Her voice is ice-quiet, and despite himself Arran finds his feet rooted to the floor, jaw slammed shut. Some habits die hard deaths, and Arran has always kept his habit of self-preservation well-nourished where Naevia’s concerned.
“Now, you and I have always had an understanding, I think,” she says, quietly crossing the room to where he stands. She doesn’t even seem angry, and that makes it all the more chilling. This, apparently, is what happens when you cross the line. “I always welcome honest conversation. But you are having an attitude right now that I can’t allow. I may not be your patron, but with your father gone, I realize it now falls to me to steer you, because Terra knows Selah’s not going to do it. To identify where he allowed sentiment to muddy the waters. It’s kinder in the long run, and better for everyone when there’s no confusion about who they are. This is your home. We all abide by a social contract within these walls. Your part in that is unorthodox, I do realize that, so I feel it’s important right now to make clear that you may not question my judgment. Ever. Not mine, not Selah’s. A broken social contract creates danger in a home. Do you understand that?”

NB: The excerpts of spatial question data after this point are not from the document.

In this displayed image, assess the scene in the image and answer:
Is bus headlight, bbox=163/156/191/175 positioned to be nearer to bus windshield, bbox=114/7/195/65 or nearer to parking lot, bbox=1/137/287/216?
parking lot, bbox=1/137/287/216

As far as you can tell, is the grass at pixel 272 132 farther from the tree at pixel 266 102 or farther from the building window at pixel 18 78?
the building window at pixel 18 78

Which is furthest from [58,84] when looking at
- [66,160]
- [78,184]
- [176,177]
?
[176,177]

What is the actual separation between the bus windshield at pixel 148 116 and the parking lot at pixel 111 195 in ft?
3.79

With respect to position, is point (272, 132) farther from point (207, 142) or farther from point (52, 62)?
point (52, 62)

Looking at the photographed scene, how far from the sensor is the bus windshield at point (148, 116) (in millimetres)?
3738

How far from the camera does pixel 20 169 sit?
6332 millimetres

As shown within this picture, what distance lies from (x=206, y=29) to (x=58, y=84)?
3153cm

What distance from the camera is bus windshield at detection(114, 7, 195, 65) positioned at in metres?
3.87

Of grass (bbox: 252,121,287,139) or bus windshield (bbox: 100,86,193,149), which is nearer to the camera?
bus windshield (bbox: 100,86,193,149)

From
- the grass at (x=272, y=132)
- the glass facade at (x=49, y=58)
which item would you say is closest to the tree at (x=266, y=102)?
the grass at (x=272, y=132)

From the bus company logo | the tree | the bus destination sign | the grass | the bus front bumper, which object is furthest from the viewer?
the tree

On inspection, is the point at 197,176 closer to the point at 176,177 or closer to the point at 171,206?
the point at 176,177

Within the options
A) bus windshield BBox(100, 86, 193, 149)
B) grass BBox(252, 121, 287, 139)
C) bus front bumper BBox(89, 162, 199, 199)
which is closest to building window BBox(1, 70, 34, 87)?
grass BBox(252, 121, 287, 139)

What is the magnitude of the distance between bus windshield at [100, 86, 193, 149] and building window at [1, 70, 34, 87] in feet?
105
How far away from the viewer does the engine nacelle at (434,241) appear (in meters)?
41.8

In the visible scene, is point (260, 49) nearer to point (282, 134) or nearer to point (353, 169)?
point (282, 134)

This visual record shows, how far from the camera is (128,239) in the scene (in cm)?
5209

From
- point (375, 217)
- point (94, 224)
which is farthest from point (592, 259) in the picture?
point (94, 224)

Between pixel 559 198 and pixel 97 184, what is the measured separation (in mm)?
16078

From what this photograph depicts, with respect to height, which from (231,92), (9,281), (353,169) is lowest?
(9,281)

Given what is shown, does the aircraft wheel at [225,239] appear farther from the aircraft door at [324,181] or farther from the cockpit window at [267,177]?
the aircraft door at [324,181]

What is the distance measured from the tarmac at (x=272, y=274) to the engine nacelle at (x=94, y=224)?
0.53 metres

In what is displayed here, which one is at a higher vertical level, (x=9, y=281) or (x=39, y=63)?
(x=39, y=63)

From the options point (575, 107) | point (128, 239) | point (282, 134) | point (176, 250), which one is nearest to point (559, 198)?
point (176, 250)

Arran keeps his gaze fixed somewhere in the vicinity of her right shoulder, twisting his mouth, the words caught in his throat as he breathes deeply through his nose. In, then out.
He should say yes. Give in to that habit of self-preservation. Keep his anger to himself, where she can’t find it. Tell her that he understands, that even though he has his father’s jaw and his father’s eyes and his father’s height, that despite all this he understands that everyone has their place, and he knows where he belongs.
“Arran. I’m telling you this for your own good. Tell me you understand.”
He should say no. He doesn’t understand. Doesn’t understand how she can’t see it.
But of course she can’t. Who would willingly see something when their entire way of life depends on never seeing it at all?
“Yes,” he says, and finally meets her eyes. “I understand completely.”